Review

CTRL (2024) Review: Ananya Panday’s Above-Average Performance isn’t Enough to Overcome This Perfunctory Screenlife Thriller

In Vikramaditya Motwane’s Hindi-language screenlife thriller, he does a good job taking CTRL right from the start, beginning with the story of the popular social media influencer couple Nella Awasthi (Ananya Panday) and Joe Mascarenhas (Vihaan Samat) vlogging their perfect love lives together for their followers. Then, everything falls apart when Nella decides to surprise Joe for their fifth anniversary, only to find out he is kissing another girl in a restaurant. The incident, of course, is recorded live as Nella’s messy breakup with Joe causing a public commotion (at one point, her now-trending video becomes a source of The Kiffness-style parody blending some of Nella’s words into a song). Nella, who remains angry over the breakup, subsequently decides to erase Joe from her life and she manages to find the right one via an AI assistant app called CTRL.

Take CTRL of your narrative. Remove EXES or erase EMBARRASSING MOMENTS.

That’s one of the taglines from the CTRL website, which prompted her to sign up for an account, chose her avatar and named her AI assistant “Allen”. CTRL proves to be a useful AI app to help Nella erase every trace of Joe’s existence from her online presence from photos to videos and instant messages. Allen even suggested a social media comeback for Nella, who’s been stagnant since her breakup with Joe. The re-branding works and doesn’t take long before the number of followers skyrocketed. Many brands started approaching her, including CTRL, where the company appointed her as their brand ambassador. With the money pouring in and Nella looking happier than ever, it’s back to a perfect life. But things go sideways when the AI begins to take control of her digital life without her knowing it at first.

So far, so good and one day when Joe’s instant message states he wants to meet her at a ferry because he has something important to say to her, CTRL enters the mystery-thriller territory by the halfway mark. I was expecting Motwane will pull off something as good as Searching and Missing since the subsequent story in CTRL revolves around Nella trying to track down Joe after he has mysteriously disappeared.

CTRL predominantly takes place from Nella’s laptop and phone screens and while it takes a while to get to the main point of the title, it helps that Ananya Panday manages to carry her role well as Nella. I was invested in her online journey but as the story progresses further with her online quest trying to find out the truth about Joe’s disappearance, it somehow becomes less intriguing. The mystery-thriller angle feels banal, lacking a sense of dramatic urgency and tense moments.

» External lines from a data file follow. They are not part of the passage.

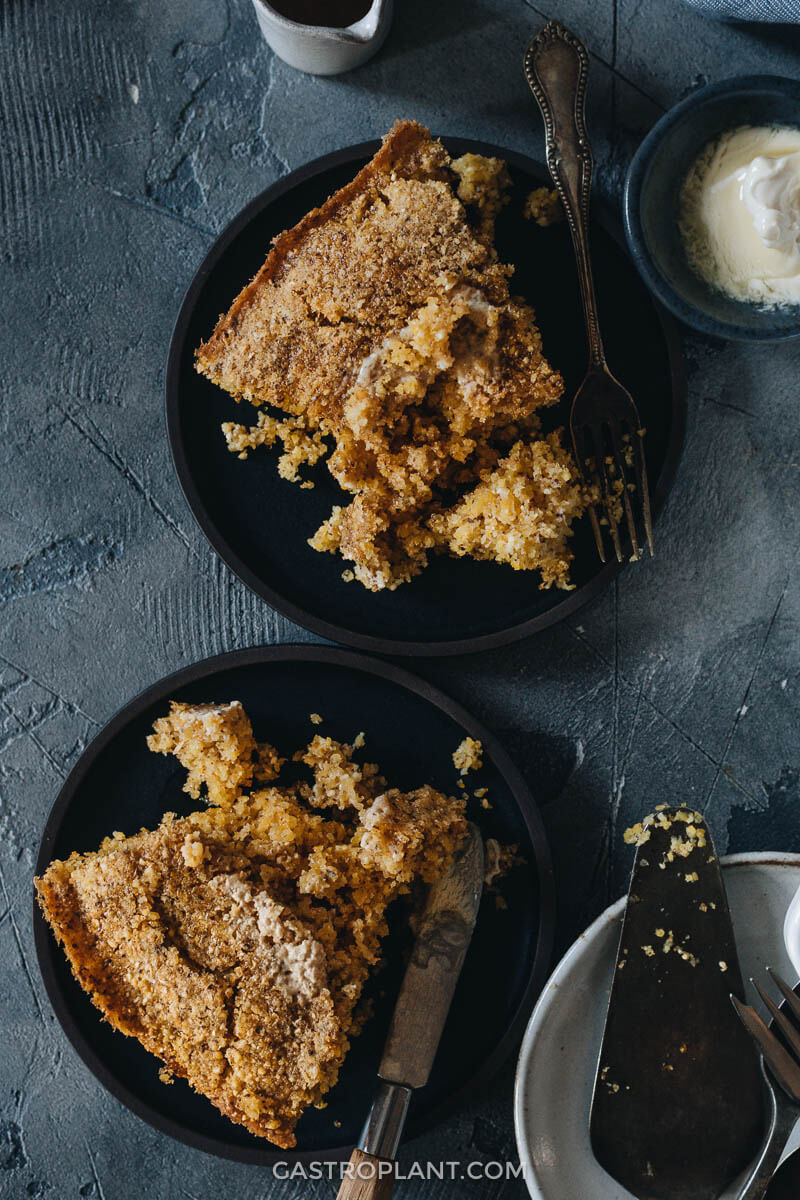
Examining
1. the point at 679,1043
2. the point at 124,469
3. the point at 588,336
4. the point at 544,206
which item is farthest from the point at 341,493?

Motwane, who also co-wrote the screenplay with Avinash Sampath and Sumukhi Suresh, wants to paint CTRL as a cautionary tale about the dark side of AI technology. But the story could only scratch the surface without delving deeper into the thematic subject matter, giving us the superficial aspect of everything from personal data breaches to the risks of privacy invasion, deepfakes and social manipulation. By the time the movie reaches its third act, I have lost interest in Motwane’s attempt at a pessimistic ending that results in a tepid rather than engrossing conclusion.

It’s a pity because CTRL almost convinced me this would be a captivating screenlife thriller, only to witness a potential story increasingly deflated to a disappointing end. Overall, despite a promising first half leading up to Nella’s initial investigation of Joe’s disappearance and Ananya Panday’s above-average lead performance, CTRL is a missed opportunity that fails to capitalise on the concept of the screenlife-thriller format.

CTRL is currently streaming on Netflix.